> WHAT YOU ARE ASKED TO DO: Leave out the pictures, and quote exactly the lines running from the one with "What span of" through the last line of the entries below.

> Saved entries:

──────

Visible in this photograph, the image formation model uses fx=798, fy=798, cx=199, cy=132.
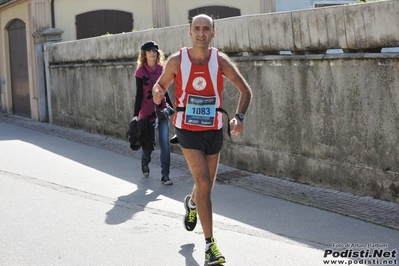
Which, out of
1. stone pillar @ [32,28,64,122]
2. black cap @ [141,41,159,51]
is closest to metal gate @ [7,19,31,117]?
stone pillar @ [32,28,64,122]

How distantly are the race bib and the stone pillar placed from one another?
13887mm

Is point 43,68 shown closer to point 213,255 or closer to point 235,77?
point 235,77

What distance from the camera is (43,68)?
787 inches

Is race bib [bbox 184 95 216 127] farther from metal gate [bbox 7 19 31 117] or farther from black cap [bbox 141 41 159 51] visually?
metal gate [bbox 7 19 31 117]

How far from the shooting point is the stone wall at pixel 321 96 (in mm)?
7895

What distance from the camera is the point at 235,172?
→ 10336mm

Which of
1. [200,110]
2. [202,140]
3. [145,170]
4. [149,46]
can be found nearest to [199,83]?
[200,110]

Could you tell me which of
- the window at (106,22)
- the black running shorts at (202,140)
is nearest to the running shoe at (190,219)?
the black running shorts at (202,140)

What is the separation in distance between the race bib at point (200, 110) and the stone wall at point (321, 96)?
95.4 inches

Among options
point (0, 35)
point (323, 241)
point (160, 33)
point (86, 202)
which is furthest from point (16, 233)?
point (0, 35)

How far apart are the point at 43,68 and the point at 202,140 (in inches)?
570

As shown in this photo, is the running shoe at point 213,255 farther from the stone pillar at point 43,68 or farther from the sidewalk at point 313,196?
the stone pillar at point 43,68

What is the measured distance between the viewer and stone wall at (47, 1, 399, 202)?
25.9 feet

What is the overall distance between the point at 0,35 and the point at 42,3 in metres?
4.18
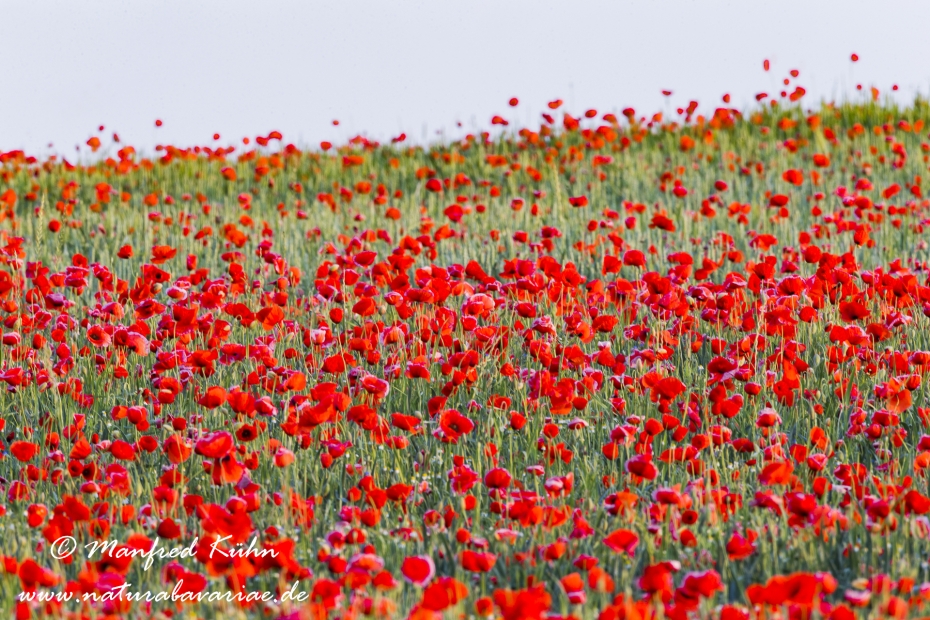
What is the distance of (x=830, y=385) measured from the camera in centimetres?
384

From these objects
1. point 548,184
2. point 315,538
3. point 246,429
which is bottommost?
point 315,538

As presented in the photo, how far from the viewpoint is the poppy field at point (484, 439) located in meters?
2.37

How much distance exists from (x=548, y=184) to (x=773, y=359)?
254 inches

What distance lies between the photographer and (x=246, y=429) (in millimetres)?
3061

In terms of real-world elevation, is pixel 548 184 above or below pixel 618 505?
above

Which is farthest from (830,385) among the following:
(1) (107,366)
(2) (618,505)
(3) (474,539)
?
(1) (107,366)

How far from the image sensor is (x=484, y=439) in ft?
11.5

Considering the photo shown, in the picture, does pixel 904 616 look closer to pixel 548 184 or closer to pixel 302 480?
pixel 302 480

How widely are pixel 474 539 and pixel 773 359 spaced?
1.95 m

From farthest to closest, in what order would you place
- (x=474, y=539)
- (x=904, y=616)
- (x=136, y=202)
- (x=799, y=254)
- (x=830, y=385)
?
(x=136, y=202)
(x=799, y=254)
(x=830, y=385)
(x=474, y=539)
(x=904, y=616)

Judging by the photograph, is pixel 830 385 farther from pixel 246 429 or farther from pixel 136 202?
pixel 136 202

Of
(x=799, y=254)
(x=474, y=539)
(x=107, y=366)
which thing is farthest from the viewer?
(x=799, y=254)

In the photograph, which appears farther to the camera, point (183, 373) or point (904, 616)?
point (183, 373)

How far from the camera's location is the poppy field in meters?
2.37
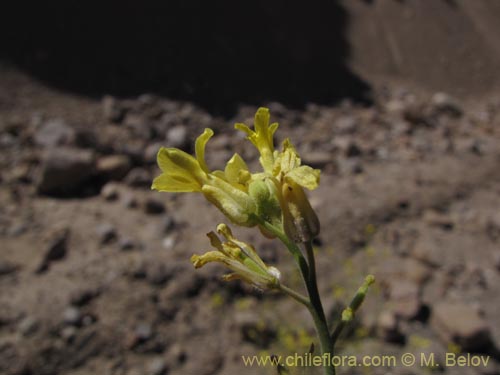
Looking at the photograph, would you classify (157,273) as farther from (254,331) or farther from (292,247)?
(292,247)

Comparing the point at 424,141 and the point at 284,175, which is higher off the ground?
the point at 284,175

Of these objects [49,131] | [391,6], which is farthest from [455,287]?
[391,6]

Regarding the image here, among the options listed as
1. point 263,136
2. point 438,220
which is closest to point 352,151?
point 438,220

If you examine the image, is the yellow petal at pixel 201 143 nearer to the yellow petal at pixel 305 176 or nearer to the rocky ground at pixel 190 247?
the yellow petal at pixel 305 176

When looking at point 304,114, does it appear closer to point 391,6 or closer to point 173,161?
point 391,6

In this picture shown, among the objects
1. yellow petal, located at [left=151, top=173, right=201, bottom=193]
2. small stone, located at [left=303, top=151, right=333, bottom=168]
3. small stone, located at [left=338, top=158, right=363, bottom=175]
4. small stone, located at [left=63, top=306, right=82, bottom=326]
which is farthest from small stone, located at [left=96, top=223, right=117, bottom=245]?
yellow petal, located at [left=151, top=173, right=201, bottom=193]

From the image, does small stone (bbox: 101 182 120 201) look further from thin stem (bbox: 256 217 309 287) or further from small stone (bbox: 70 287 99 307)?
thin stem (bbox: 256 217 309 287)

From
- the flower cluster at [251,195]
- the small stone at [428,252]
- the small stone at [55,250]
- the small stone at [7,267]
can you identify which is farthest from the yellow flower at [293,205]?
the small stone at [428,252]
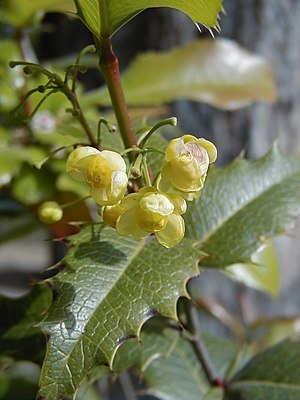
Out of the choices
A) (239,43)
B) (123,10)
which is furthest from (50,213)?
(239,43)

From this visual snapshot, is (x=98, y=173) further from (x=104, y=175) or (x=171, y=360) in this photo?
(x=171, y=360)

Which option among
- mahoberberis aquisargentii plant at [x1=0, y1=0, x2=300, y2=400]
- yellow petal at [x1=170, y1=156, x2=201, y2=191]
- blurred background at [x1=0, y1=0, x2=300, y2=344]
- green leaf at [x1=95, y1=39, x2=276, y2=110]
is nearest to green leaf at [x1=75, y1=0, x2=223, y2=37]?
mahoberberis aquisargentii plant at [x1=0, y1=0, x2=300, y2=400]

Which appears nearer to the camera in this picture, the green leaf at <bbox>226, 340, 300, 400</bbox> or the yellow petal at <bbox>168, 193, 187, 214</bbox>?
the yellow petal at <bbox>168, 193, 187, 214</bbox>

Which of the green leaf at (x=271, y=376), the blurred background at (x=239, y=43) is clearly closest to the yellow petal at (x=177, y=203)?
the green leaf at (x=271, y=376)

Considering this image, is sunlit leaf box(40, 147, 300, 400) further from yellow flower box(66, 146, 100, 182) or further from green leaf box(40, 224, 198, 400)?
yellow flower box(66, 146, 100, 182)

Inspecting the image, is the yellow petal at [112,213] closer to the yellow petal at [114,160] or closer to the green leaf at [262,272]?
the yellow petal at [114,160]

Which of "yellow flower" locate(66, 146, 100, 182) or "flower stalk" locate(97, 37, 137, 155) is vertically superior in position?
"flower stalk" locate(97, 37, 137, 155)

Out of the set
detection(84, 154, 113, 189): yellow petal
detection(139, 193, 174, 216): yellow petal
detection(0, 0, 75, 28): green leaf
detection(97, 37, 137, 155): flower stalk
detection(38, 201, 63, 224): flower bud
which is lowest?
detection(38, 201, 63, 224): flower bud
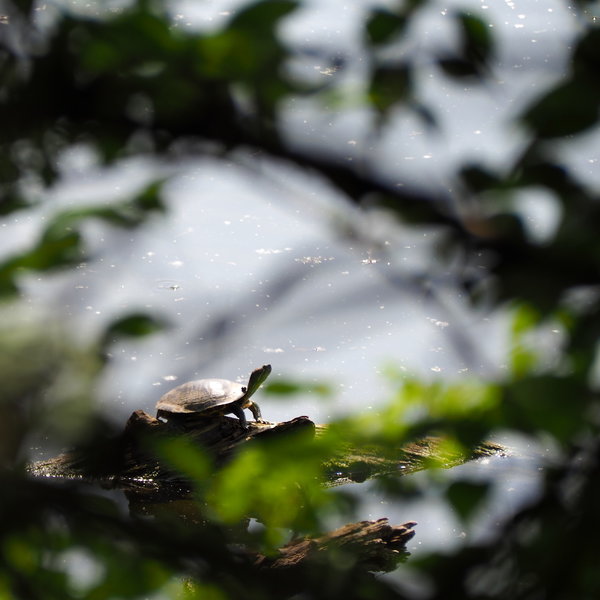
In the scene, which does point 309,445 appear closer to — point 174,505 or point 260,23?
point 260,23

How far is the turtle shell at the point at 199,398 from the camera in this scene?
354 cm

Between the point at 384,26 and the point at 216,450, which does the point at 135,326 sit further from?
the point at 216,450

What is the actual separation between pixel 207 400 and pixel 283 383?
321 cm

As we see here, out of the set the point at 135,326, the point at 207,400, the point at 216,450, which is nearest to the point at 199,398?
the point at 207,400

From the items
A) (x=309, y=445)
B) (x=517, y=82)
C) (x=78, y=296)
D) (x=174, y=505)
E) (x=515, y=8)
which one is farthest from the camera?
(x=515, y=8)

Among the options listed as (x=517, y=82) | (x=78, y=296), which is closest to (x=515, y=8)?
(x=517, y=82)

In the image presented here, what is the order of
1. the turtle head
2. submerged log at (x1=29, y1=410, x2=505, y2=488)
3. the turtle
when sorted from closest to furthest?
submerged log at (x1=29, y1=410, x2=505, y2=488), the turtle head, the turtle

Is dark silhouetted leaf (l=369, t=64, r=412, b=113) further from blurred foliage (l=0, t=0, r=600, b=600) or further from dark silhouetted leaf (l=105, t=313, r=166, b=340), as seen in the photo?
dark silhouetted leaf (l=105, t=313, r=166, b=340)

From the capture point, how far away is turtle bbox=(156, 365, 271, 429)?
3.54 m

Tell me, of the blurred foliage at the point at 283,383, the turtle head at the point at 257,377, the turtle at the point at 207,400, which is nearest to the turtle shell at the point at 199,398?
the turtle at the point at 207,400

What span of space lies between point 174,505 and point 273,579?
2796 millimetres

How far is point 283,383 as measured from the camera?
40cm

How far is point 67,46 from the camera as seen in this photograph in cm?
45

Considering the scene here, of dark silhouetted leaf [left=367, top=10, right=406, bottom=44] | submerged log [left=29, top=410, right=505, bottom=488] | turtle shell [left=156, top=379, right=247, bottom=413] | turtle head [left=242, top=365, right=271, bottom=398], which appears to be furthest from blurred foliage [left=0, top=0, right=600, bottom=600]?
turtle shell [left=156, top=379, right=247, bottom=413]
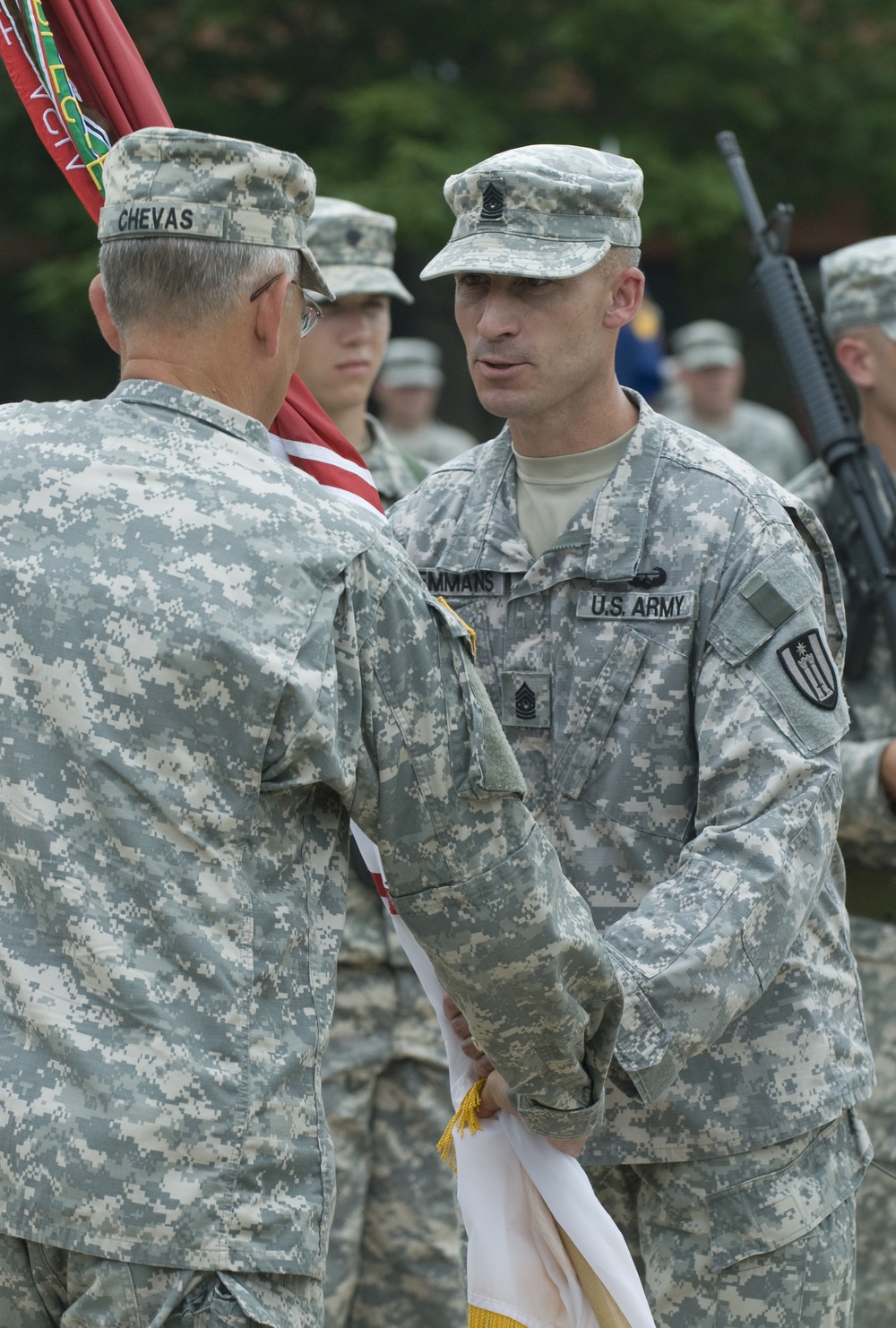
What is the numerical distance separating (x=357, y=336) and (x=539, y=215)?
1.81 m

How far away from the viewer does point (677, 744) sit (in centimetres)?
301

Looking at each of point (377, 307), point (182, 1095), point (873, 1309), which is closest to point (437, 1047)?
point (873, 1309)

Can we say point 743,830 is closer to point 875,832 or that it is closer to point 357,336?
point 875,832

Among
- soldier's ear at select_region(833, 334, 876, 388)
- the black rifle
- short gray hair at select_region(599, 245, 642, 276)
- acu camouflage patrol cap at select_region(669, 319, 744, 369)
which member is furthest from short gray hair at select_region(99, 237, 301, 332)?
acu camouflage patrol cap at select_region(669, 319, 744, 369)

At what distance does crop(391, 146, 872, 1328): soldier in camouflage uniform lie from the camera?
9.30 feet

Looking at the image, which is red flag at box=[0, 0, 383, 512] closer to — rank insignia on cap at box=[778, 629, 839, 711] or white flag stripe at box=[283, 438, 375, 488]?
white flag stripe at box=[283, 438, 375, 488]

──────

> ANSWER FOR THE TASK:
What span of space lies between point 174,505 and point 273,579?
2796 millimetres

How far is point 283,383 as measured from the camera?
40cm

How far is point 67,46 from the camera as seen in this photograph in cm?
45

Considering the scene here, of dark silhouetted leaf [left=367, top=10, right=406, bottom=44] | submerged log [left=29, top=410, right=505, bottom=488] | turtle shell [left=156, top=379, right=247, bottom=413] | turtle head [left=242, top=365, right=271, bottom=398], which appears to be furthest from blurred foliage [left=0, top=0, right=600, bottom=600]?
turtle shell [left=156, top=379, right=247, bottom=413]
What is the numerical distance separating (x=357, y=336) and (x=539, y=215)?
1.81 m

How far away from the viewer does point (677, 744) sit (in centimetres)?
301

Looking at each of point (377, 307), point (182, 1095), point (873, 1309), which is closest to point (437, 1047)?
point (873, 1309)

Can we say point 743,830 is closer to point 875,832 or that it is closer to point 357,336?
point 875,832

Among
- soldier's ear at select_region(833, 334, 876, 388)
- the black rifle
- short gray hair at select_region(599, 245, 642, 276)
- acu camouflage patrol cap at select_region(669, 319, 744, 369)
which member is furthest from short gray hair at select_region(99, 237, 301, 332)?
acu camouflage patrol cap at select_region(669, 319, 744, 369)

At what distance does crop(391, 146, 872, 1328): soldier in camouflage uniform lie from the camera?
9.30 feet

Looking at the image, which is red flag at box=[0, 0, 383, 512] closer to — rank insignia on cap at box=[778, 629, 839, 711] or white flag stripe at box=[283, 438, 375, 488]?
white flag stripe at box=[283, 438, 375, 488]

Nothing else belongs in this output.